On Mon, Jan 25, 2021 at 1:35 PM Mike Rapoport rppt@kernel.org wrote:
On Mon, Jan 25, 2021 at 09:18:04AM -0800, Shakeel Butt wrote:
On Mon, Jan 25, 2021 at 8:20 AM Matthew Wilcox willy@infradead.org wrote:
On Thu, Jan 21, 2021 at 02:27:20PM +0200, Mike Rapoport wrote:
From: Mike Rapoport rppt@linux.ibm.com
Account memory consumed by secretmem to memcg. The accounting is updated when the memory is actually allocated and freed.
I though about doing per-page accounting, but then one would be able to create a lot of secretmem file descriptors, use only a page from each while actual memory consumption will be way higher.
I think this is wrong. It fails to account subsequent allocators from the same PMD. If you want to track like this, you need separate pools per memcg.

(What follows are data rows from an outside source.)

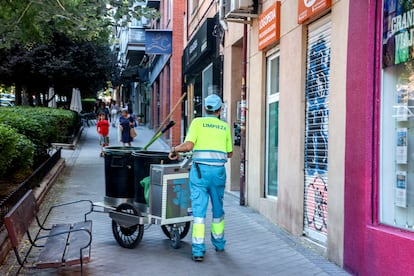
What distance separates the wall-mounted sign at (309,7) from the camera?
614 centimetres

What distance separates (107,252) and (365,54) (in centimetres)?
365

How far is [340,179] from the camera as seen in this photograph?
567cm

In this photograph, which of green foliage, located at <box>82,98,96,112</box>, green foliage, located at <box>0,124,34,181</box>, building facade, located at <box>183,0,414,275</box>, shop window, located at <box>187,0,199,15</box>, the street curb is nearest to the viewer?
building facade, located at <box>183,0,414,275</box>

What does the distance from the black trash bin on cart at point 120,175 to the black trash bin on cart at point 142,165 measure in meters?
0.16

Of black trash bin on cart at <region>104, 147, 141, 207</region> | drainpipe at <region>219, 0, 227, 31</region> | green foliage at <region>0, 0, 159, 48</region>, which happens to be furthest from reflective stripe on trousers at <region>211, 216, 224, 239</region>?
drainpipe at <region>219, 0, 227, 31</region>

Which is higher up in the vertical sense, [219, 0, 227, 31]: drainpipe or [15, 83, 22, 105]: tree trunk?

Are these secretmem pools shared between different jobs/memcgs?
A secretmem pool is per anonymous file descriptor and this file descriptor can be shared only explicitly between several processes. So, the secretmem pool should not be shared between different jobs/memcg. Of course, it's possible to spread threads of a process across different memcgs, but in that case the accounting will be similar to what's happening today with sl*b.
I don't think memcg accounting for sl*b works like that.
The first thread to cause kmalloc() will be charged for the allocation of the entire slab and subsequent allocations from that slab will not be accounted.
The latest kernel does object level memcg accounting. So, each allocation from these threads will correctly charge their own memcgs.